Written by David Shapton | Jun 4, 2016 12:00:00 AM
Speaker graphic by www.shutterstock.com

We explore why you may want to stray from relying on an all-in-one loudspeaker solution.

I've been testing a very wide variety of loudspeakers recently and have started to realise that no one speaker is ideal for all listening situations.

This is quite obvious when you think about sound reinforcement at a concert hall versus listening to a chamber orchestra in your living room. However, even at home, I believe you listen in different modes and, when you do, you want different things from your loudspeakers.

Actually, there are exceptions to this rule, but they're going to be expensive. Companies like B&W have taken the art of multi-driver speaker design about as far as it can go, but things can get very expensive at the top end.

Accuracy mode

I listen to speakers in several distinct modes. Some of them overlap.

When I'm in Audiophile mode, I want to have the most accurate experience possible. Ideally, all the instruments in a recording should sound as if they're in their own place and the space between them should be as obvious as if you were looking at them. This applies to big orchestral recordings or smaller acoustic sessions. Vocals should be pure and clear and not edgy or artificially enhanced. They should also be intelligible (if they were intended to be!).

Drums and other rhythm instruments should be tight and accurate. Phase issues can give the impression of lag – or just a little sense of confusion in drums and this is much more noticeable in some speakers than others. When I say "tight," I don't mean "dry" in the sense of having little or no reverb. Drums can still sound tight even if they're in a "wet" environment, as long as the reverb is faithfully reproduced. Where the recording was made in a "live" room, the room itself should be clearly audible.

Piano needs to be full and rounded. Piano notes are immensely complicated, because the instrument itself is a complex object. The sound comes not just from the strings vibrating, but just about everything else in the piano to varying degrees. All of this results in a swirling tapestry of sound that has to be recorded and reproduced sympathetically or it will just sound generic. Even a single note has a structure that modulates and morphs as it dies away.

Bass talk

Bass is difficult. The problem is that low notes have a lot of energy and, because of this, loudspeakers have to move a lot of air. To do this, they typically have to be big. But there's more to bass than volume. This is a clear example of where I like to listen in two modes, on two different types of loudspeaker.

■ Exercise requirements ■
A) Do the following statements agree with the loudspeaker article? Answer each with yes or no and quote the words of the article that decide it.
(i) The author finds that no single speaker is ideal for every listening situation.
(ii) The author holds that drums can sound tight only when they have little or no reverb.
(iii) The author says loudspeakers must move a lot of air to produce bass.
B) Answer these questions from the loudspeaker article:
(i) Which company has taken multi-driver speaker design about as far as it can go?
(ii) In which listening mode does the author want the most accurate experience possible?
(iii) According to the author, why are piano notes immensely complicated?
C) Write out the passage of the loudspeaker article from "I've been testing" to "of them overlap.", word for word.

■ Data for review ■
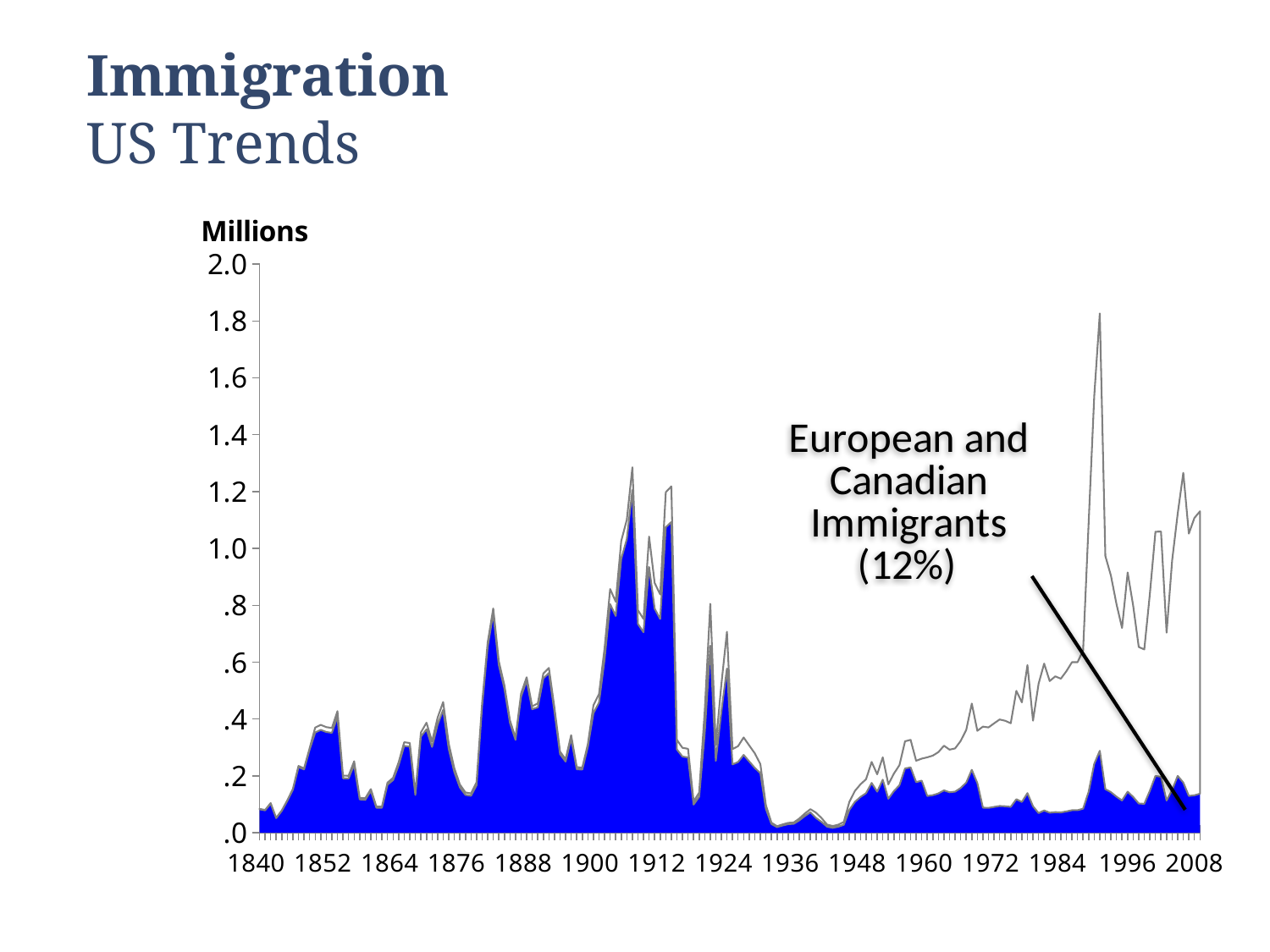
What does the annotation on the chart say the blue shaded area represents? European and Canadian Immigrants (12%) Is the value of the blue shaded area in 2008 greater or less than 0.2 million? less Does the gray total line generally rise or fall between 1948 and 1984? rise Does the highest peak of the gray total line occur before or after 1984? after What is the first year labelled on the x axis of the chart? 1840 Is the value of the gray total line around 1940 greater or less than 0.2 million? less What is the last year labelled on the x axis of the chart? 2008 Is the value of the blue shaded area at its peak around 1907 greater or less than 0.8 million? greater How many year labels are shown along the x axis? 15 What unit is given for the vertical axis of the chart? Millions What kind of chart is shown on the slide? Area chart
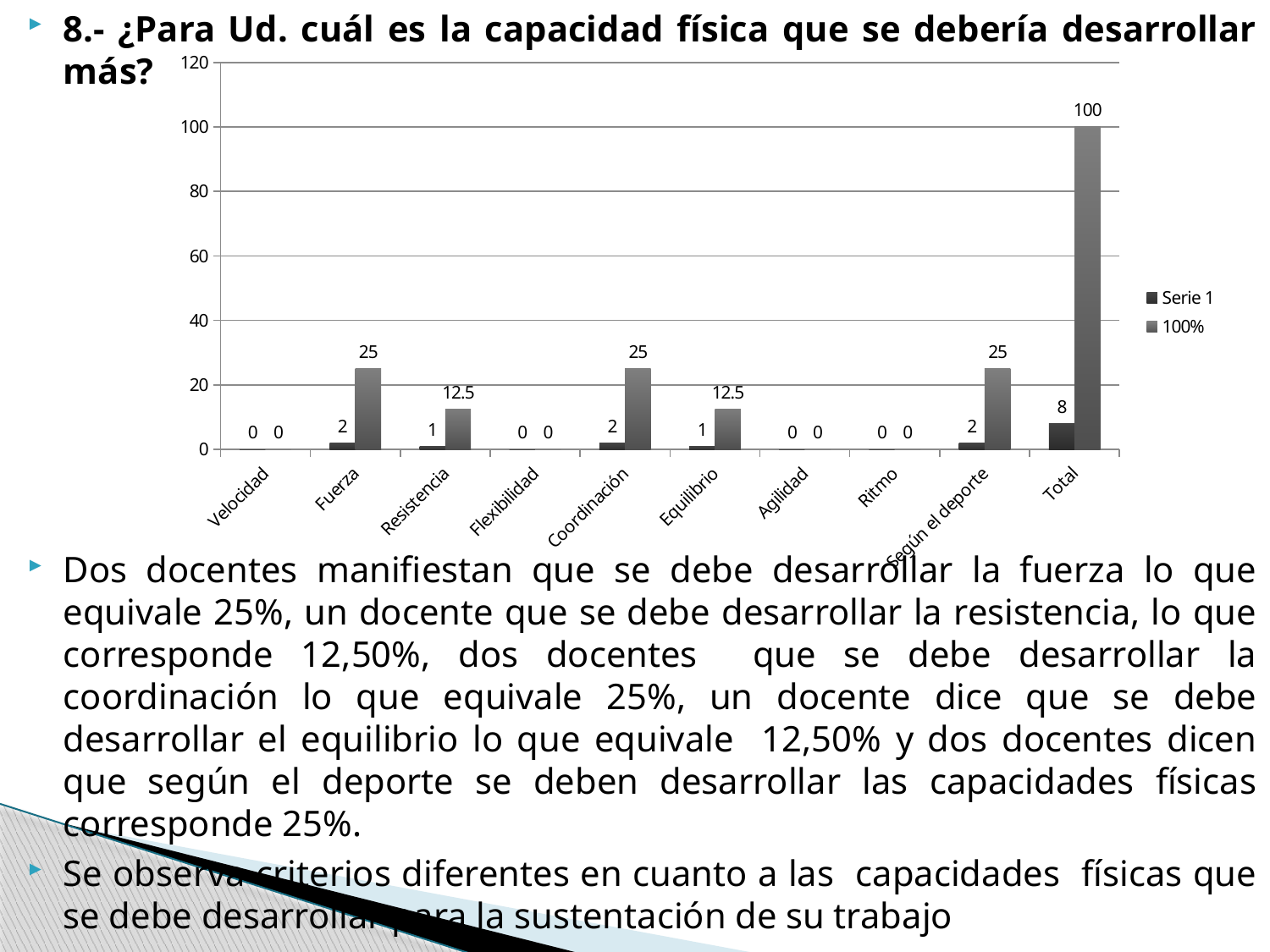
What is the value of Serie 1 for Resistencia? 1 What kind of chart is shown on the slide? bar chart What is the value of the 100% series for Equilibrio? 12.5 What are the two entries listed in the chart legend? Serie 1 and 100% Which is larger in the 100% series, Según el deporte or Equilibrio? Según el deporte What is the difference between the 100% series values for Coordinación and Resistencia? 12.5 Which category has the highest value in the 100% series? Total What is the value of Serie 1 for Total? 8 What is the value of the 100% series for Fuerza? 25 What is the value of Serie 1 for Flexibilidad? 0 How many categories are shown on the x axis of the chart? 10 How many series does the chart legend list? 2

...

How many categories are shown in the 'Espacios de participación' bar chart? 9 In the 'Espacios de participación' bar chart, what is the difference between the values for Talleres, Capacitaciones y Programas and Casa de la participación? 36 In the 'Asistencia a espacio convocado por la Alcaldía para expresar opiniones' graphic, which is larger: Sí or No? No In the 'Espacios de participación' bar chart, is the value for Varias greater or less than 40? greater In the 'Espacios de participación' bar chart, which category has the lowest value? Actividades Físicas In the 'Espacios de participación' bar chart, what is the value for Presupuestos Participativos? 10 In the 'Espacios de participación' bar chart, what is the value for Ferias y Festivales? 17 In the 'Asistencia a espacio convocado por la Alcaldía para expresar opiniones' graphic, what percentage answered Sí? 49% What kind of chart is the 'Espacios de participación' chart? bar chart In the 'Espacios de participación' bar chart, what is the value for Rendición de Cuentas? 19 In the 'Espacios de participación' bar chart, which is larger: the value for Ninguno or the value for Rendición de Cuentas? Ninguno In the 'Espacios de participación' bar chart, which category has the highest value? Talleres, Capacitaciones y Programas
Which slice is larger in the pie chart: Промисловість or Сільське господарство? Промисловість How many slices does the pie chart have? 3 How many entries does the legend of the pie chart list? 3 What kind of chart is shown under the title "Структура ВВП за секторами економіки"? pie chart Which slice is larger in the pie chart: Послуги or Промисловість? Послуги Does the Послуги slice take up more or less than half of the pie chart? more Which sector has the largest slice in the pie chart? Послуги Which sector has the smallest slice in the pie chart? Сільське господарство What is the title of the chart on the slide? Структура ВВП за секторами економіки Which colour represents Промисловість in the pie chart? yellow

■ Responses by item number ■
A)
(i) Yes: "no one speaker is ideal for all listening situations."
(ii) No: "Drums can still sound tight even if they're in a" wet environment, "as long as the reverb is faithfully reproduced."
(iii) Yes: "loudspeakers have to move a lot of air."

B)
(i) B&W
(ii) Audiophile mode
(iii) Because the instrument itself is a complex object.

C)
I've been testing a very wide variety of loudspeakers recently and have started to realise that no one speaker is ideal for all listening situations.

This is quite obvious when you think about sound reinforcement at a concert hall versus listening to a chamber orchestra in your living room. However, even at home, I believe you listen in different modes and, when you do, you want different things from your loudspeakers.

Actually, there are exceptions to this rule, but they're going to be expensive. Companies like B&W have taken the art of multi-driver speaker design about as far as it can go, but things can get very expensive at the top end.

Accuracy mode

I listen to speakers in several distinct modes. Some of them overlap.